··· Information ···

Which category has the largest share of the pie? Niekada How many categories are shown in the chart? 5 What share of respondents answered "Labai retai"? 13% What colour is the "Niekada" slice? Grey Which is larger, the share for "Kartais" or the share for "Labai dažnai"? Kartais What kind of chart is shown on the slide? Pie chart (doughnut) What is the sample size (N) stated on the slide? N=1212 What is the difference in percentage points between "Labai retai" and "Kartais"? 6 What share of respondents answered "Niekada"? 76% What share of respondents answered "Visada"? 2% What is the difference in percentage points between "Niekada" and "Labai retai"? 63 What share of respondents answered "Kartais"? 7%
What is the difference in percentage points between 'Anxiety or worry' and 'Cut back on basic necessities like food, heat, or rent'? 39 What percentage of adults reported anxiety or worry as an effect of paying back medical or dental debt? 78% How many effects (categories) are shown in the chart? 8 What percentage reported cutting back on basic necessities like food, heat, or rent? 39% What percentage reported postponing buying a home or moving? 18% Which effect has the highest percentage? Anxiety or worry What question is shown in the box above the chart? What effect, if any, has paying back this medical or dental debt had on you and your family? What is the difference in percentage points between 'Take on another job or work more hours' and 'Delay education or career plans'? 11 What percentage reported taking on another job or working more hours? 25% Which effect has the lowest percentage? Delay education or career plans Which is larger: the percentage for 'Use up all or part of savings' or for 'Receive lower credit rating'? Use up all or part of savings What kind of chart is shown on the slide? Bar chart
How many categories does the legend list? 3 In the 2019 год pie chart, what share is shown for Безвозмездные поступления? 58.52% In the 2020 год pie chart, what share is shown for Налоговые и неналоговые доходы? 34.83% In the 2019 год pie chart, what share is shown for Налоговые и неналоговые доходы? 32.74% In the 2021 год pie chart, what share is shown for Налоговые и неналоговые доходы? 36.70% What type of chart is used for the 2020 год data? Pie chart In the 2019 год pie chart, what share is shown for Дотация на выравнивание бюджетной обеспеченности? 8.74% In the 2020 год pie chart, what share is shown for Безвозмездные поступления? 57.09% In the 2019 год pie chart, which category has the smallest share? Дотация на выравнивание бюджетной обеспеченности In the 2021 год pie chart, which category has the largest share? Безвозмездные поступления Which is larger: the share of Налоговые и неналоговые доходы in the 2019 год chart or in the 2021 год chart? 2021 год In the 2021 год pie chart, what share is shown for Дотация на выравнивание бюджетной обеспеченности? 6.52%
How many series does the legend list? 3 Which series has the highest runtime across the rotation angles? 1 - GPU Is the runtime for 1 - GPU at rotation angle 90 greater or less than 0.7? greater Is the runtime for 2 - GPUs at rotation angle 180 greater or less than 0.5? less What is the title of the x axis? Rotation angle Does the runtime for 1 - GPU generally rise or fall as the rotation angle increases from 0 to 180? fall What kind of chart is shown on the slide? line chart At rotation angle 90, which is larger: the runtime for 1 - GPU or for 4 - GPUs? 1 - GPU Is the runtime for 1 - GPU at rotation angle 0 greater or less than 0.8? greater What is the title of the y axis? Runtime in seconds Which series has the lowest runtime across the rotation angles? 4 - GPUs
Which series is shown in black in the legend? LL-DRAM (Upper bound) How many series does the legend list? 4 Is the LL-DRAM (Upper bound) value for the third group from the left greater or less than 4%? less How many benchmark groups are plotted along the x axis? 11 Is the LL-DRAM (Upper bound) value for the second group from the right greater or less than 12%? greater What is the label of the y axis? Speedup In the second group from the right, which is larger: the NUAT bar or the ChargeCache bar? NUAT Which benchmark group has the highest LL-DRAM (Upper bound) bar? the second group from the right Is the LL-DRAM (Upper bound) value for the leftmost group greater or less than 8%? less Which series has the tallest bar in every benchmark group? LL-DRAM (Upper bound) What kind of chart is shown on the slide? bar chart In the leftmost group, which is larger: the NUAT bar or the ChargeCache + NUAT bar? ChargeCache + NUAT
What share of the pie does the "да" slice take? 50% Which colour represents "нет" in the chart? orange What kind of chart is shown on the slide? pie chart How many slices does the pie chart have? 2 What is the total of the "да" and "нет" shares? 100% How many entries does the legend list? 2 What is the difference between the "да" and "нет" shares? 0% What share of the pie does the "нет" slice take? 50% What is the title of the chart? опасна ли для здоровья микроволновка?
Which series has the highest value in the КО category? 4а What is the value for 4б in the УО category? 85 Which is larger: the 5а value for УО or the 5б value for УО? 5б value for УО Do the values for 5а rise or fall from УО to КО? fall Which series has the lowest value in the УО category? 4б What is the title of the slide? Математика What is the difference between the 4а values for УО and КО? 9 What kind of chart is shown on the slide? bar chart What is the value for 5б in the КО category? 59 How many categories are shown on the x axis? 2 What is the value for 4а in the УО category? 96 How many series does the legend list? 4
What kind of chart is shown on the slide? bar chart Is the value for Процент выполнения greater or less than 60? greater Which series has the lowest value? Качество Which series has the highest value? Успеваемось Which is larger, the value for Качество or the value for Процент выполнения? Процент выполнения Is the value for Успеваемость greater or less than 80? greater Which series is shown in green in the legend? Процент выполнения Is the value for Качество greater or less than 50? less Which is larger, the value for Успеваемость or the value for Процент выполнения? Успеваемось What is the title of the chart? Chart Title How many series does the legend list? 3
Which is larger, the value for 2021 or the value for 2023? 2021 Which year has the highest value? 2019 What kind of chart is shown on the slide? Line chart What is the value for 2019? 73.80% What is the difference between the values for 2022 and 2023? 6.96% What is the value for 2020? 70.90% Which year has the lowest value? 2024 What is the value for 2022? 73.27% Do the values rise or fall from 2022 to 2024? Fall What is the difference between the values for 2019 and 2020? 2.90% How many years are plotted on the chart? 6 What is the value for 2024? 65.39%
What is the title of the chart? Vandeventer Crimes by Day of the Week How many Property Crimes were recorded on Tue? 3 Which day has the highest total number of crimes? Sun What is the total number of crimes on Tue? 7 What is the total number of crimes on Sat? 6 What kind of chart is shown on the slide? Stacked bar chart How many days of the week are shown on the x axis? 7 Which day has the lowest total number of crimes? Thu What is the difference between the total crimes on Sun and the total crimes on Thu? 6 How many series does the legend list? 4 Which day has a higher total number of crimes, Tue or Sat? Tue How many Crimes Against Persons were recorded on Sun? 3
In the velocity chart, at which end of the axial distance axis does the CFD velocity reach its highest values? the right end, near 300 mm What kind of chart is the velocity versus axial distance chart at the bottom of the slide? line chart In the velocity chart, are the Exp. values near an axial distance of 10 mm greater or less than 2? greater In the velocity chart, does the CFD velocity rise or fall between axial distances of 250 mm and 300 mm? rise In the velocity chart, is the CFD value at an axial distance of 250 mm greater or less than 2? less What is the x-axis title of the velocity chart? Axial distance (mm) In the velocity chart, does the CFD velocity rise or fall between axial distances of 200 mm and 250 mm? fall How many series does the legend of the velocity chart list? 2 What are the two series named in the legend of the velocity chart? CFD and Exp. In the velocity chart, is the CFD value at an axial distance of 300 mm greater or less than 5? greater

···

Output the data items as a JSON list of strings, with one string for each line and no blank lines. Include every item.

[
  "Which category has the largest share of the pie? Niekada How many categories are shown in the chart? 5 What share of respondents answered \"Labai retai\"? 13% What colour is the \"Niekada\" slice? Grey Which is larger, the share for \"Kartais\" or the share for \"Labai dažnai\"? Kartais What kind of chart is shown on the slide? Pie chart (doughnut) What is the sample size (N) stated on the slide? N=1212 What is the difference in percentage points between \"Labai retai\" and \"Kartais\"? 6 What share of respondents answered \"Niekada\"? 76% What share of respondents answered \"Visada\"? 2% What is the difference in percentage points between \"Niekada\" and \"Labai retai\"? 63 What share of respondents answered \"Kartais\"? 7%",
  "What is the difference in percentage points between 'Anxiety or worry' and 'Cut back on basic necessities like food, heat, or rent'? 39 What percentage of adults reported anxiety or worry as an effect of paying back medical or dental debt? 78% How many effects (categories) are shown in the chart? 8 What percentage reported cutting back on basic necessities like food, heat, or rent? 39% What percentage reported postponing buying a home or moving? 18% Which effect has the highest percentage? Anxiety or worry What question is shown in the box above the chart? What effect, if any, has paying back this medical or dental debt had on you and your family? What is the difference in percentage points between 'Take on another job or work more hours' and 'Delay education or career plans'? 11 What percentage reported taking on another job or working more hours? 25% Which effect has the lowest percentage? Delay education or career plans Which is larger: the percentage for 'Use up all or part of savings' or for 'Receive lower credit rating'? Use up all or part of savings What kind of chart is shown on the slide? Bar chart",
  "How many categories does the legend list? 3 In the 2019 год pie chart, what share is shown for Безвозмездные поступления? 58.52% In the 2020 год pie chart, what share is shown for Налоговые и неналоговые доходы? 34.83% In the 2019 год pie chart, what share is shown for Налоговые и неналоговые доходы? 32.74% In the 2021 год pie chart, what share is shown for Налоговые и неналоговые доходы? 36.70% What type of chart is used for the 2020 год data? Pie chart In the 2019 год pie chart, what share is shown for Дотация на выравнивание бюджетной обеспеченности? 8.74% In the 2020 год pie chart, what share is shown for Безвозмездные поступления? 57.09% In the 2019 год pie chart, which category has the smallest share? Дотация на выравнивание бюджетной обеспеченности In the 2021 год pie chart, which category has the largest share? Безвозмездные поступления Which is larger: the share of Налоговые и неналоговые доходы in the 2019 год chart or in the 2021 год chart? 2021 год In the 2021 год pie chart, what share is shown for Дотация на выравнивание бюджетной обеспеченности? 6.52%",
  "How many series does the legend list? 3 Which series has the highest runtime across the rotation angles? 1 - GPU Is the runtime for 1 - GPU at rotation angle 90 greater or less than 0.7? greater Is the runtime for 2 - GPUs at rotation angle 180 greater or less than 0.5? less What is the title of the x axis? Rotation angle Does the runtime for 1 - GPU generally rise or fall as the rotation angle increases from 0 to 180? fall What kind of chart is shown on the slide? line chart At rotation angle 90, which is larger: the runtime for 1 - GPU or for 4 - GPUs? 1 - GPU Is the runtime for 1 - GPU at rotation angle 0 greater or less than 0.8? greater What is the title of the y axis? Runtime in seconds Which series has the lowest runtime across the rotation angles? 4 - GPUs",
  "Which series is shown in black in the legend? LL-DRAM (Upper bound) How many series does the legend list? 4 Is the LL-DRAM (Upper bound) value for the third group from the left greater or less than 4%? less How many benchmark groups are plotted along the x axis? 11 Is the LL-DRAM (Upper bound) value for the second group from the right greater or less than 12%? greater What is the label of the y axis? Speedup In the second group from the right, which is larger: the NUAT bar or the ChargeCache bar? NUAT Which benchmark group has the highest LL-DRAM (Upper bound) bar? the second group from the right Is the LL-DRAM (Upper bound) value for the leftmost group greater or less than 8%? less Which series has the tallest bar in every benchmark group? LL-DRAM (Upper bound) What kind of chart is shown on the slide? bar chart In the leftmost group, which is larger: the NUAT bar or the ChargeCache + NUAT bar? ChargeCache + NUAT",
  "What share of the pie does the \"да\" slice take? 50% Which colour represents \"нет\" in the chart? orange What kind of chart is shown on the slide? pie chart How many slices does the pie chart have? 2 What is the total of the \"да\" and \"нет\" shares? 100% How many entries does the legend list? 2 What is the difference between the \"да\" and \"нет\" shares? 0% What share of the pie does the \"нет\" slice take? 50% What is the title of the chart? опасна ли для здоровья микроволновка?",
  "Which series has the highest value in the КО category? 4а What is the value for 4б in the УО category? 85 Which is larger: the 5а value for УО or the 5б value for УО? 5б value for УО Do the values for 5а rise or fall from УО to КО? fall Which series has the lowest value in the УО category? 4б What is the title of the slide? Математика What is the difference between the 4а values for УО and КО? 9 What kind of chart is shown on the slide? bar chart What is the value for 5б in the КО category? 59 How many categories are shown on the x axis? 2 What is the value for 4а in the УО category? 96 How many series does the legend list? 4",
  "What kind of chart is shown on the slide? bar chart Is the value for Процент выполнения greater or less than 60? greater Which series has the lowest value? Качество Which series has the highest value? Успеваемось Which is larger, the value for Качество or the value for Процент выполнения? Процент выполнения Is the value for Успеваемость greater or less than 80? greater Which series is shown in green in the legend? Процент выполнения Is the value for Качество greater or less than 50? less Which is larger, the value for Успеваемость or the value for Процент выполнения? Успеваемось What is the title of the chart? Chart Title How many series does the legend list? 3",
  "Which is larger, the value for 2021 or the value for 2023? 2021 Which year has the highest value? 2019 What kind of chart is shown on the slide? Line chart What is the value for 2019? 73.80% What is the difference between the values for 2022 and 2023? 6.96% What is the value for 2020? 70.90% Which year has the lowest value? 2024 What is the value for 2022? 73.27% Do the values rise or fall from 2022 to 2024? Fall What is the difference between the values for 2019 and 2020? 2.90% How many years are plotted on the chart? 6 What is the value for 2024? 65.39%",
  "What is the title of the chart? Vandeventer Crimes by Day of the Week How many Property Crimes were recorded on Tue? 3 Which day has the highest total number of crimes? Sun What is the total number of crimes on Tue? 7 What is the total number of crimes on Sat? 6 What kind of chart is shown on the slide? Stacked bar chart How many days of the week are shown on the x axis? 7 Which day has the lowest total number of crimes? Thu What is the difference between the total crimes on Sun and the total crimes on Thu? 6 How many series does the legend list? 4 Which day has a higher total number of crimes, Tue or Sat? Tue How many Crimes Against Persons were recorded on Sun? 3",
  "In the velocity chart, at which end of the axial distance axis does the CFD velocity reach its highest values? the right end, near 300 mm What kind of chart is the velocity versus axial distance chart at the bottom of the slide? line chart In the velocity chart, are the Exp. values near an axial distance of 10 mm greater or less than 2? greater In the velocity chart, does the CFD velocity rise or fall between axial distances of 250 mm and 300 mm? rise In the velocity chart, is the CFD value at an axial distance of 250 mm greater or less than 2? less What is the x-axis title of the velocity chart? Axial distance (mm) In the velocity chart, does the CFD velocity rise or fall between axial distances of 200 mm and 250 mm? fall How many series does the legend of the velocity chart list? 2 What are the two series named in the legend of the velocity chart? CFD and Exp. In the velocity chart, is the CFD value at an axial distance of 300 mm greater or less than 5? greater"
]